:: Exercise goal ::
In the excerpt on leadership below, what Hebrew word was used to label the Jewish People, and what does it mean?

(Excerpt)

In labeling the Jewish People as morim, as rebels, he was doing precisely the same. When we interact with someone, we take an approach of openness, trying to understand what their concerns are and where they are coming from. When we label people in response to their words, we define them by the very words that are supposed to be the beginning of a conversation and a source of connection.

To quote Rabbi Jeffrey Miller quoting his son Rabbi Avi Miller:  “Moshe himself had hardened like a rock; he was stiff and stilted like the wooden staff.  He was dejected, lifeless, and alone.”  That is not a leader who is ready to lead a People into the Promised Land.

The approach of good leadership – toward our communities, toward our children, or toward ourselves – is always the interactive rather than the reactive approach. When we succeed at developing interactive rather than reactive relationships – with the world and with others, with HKBH and with ourselves — it is precisely the challenging moments, like the complaint of BY in this week's parshah, that can become the opportunities for growth, insight, and deeper mutual understanding.

(End Excerpt)
(Given information)

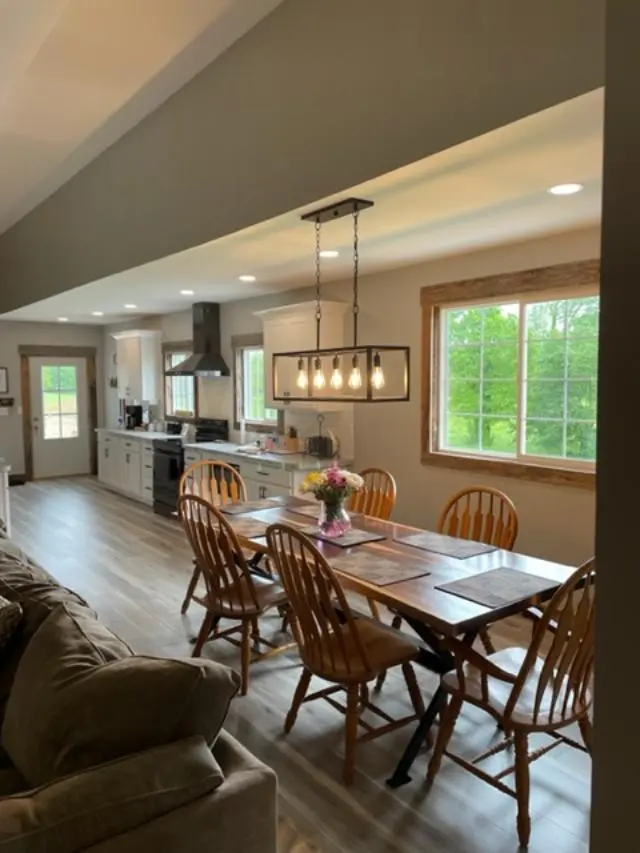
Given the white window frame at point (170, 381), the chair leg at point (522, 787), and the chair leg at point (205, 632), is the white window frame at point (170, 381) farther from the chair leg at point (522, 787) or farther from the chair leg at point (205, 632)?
the chair leg at point (522, 787)

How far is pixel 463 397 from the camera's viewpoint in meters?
4.88

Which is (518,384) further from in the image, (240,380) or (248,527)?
(240,380)

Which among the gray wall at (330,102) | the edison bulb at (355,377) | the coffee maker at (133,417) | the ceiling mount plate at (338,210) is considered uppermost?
the gray wall at (330,102)

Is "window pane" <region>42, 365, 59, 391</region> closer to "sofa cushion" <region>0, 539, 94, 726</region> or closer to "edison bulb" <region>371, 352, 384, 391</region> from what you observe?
"sofa cushion" <region>0, 539, 94, 726</region>

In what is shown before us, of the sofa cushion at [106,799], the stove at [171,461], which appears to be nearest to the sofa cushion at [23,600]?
the sofa cushion at [106,799]

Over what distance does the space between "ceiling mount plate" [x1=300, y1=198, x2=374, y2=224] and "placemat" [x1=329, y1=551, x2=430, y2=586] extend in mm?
1664

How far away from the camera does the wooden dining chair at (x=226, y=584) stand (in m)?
3.23

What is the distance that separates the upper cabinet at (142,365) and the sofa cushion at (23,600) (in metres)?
6.37

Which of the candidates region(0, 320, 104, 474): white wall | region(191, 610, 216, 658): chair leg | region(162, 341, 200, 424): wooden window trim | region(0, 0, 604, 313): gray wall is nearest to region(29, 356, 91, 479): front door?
region(0, 320, 104, 474): white wall

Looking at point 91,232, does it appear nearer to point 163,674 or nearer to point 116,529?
point 116,529

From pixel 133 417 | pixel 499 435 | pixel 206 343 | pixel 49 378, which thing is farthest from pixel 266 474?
pixel 49 378

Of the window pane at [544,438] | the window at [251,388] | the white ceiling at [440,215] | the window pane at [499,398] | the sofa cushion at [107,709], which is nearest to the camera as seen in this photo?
the sofa cushion at [107,709]

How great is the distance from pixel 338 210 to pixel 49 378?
8.18m

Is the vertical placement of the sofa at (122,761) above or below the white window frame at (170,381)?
below
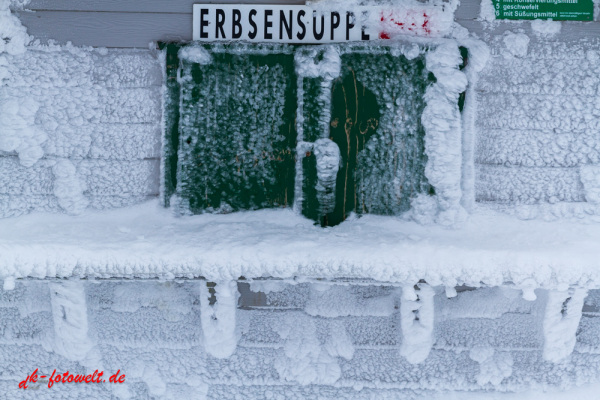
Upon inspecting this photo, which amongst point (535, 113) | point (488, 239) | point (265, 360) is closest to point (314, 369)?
point (265, 360)

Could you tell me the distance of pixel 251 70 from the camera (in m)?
1.46

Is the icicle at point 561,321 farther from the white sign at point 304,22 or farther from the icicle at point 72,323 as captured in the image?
the icicle at point 72,323

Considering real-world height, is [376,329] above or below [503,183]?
below

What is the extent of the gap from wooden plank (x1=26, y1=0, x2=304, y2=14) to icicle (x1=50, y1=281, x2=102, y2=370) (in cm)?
97

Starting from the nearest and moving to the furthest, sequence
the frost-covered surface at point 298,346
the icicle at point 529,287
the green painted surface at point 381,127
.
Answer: the icicle at point 529,287
the green painted surface at point 381,127
the frost-covered surface at point 298,346

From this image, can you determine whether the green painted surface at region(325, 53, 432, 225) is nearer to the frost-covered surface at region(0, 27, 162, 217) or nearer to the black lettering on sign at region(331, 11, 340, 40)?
the black lettering on sign at region(331, 11, 340, 40)

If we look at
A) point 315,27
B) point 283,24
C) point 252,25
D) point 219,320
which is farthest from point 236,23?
point 219,320

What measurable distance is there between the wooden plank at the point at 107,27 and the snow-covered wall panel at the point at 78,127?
44 mm

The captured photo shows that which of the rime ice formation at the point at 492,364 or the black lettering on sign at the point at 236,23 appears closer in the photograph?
the black lettering on sign at the point at 236,23

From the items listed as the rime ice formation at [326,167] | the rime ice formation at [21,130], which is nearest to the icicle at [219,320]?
the rime ice formation at [326,167]

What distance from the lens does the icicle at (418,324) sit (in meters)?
1.49

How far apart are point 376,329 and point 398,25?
1.12 metres

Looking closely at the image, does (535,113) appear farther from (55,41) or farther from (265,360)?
(55,41)

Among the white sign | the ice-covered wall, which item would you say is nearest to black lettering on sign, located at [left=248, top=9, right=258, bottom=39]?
the white sign
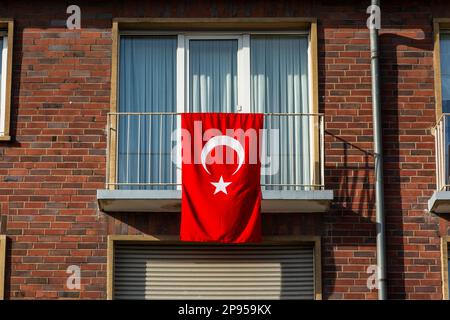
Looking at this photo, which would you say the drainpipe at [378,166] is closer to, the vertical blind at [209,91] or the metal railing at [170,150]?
the metal railing at [170,150]

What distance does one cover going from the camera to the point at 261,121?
61.7 ft

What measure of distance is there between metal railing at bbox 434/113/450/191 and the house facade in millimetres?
28

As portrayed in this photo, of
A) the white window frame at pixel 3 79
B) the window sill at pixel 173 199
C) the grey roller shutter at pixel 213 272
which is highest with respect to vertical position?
the white window frame at pixel 3 79

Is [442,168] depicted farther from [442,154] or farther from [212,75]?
[212,75]

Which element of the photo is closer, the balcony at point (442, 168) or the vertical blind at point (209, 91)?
the balcony at point (442, 168)

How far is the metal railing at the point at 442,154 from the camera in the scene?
18719 mm

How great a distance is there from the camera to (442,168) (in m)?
18.8

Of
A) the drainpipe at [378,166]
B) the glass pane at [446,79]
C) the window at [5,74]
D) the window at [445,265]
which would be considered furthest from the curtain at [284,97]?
the window at [5,74]

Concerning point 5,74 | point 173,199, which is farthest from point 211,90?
point 5,74

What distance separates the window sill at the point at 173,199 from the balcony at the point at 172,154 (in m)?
0.07

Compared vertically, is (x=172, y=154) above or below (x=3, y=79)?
below

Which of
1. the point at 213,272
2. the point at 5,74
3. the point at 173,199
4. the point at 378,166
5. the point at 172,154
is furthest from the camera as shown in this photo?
the point at 5,74

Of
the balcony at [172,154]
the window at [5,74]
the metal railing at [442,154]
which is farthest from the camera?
the window at [5,74]

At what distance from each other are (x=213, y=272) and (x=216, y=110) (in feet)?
7.99
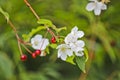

(End Given information)

:: Written solution ::
Morim, meaning rebels.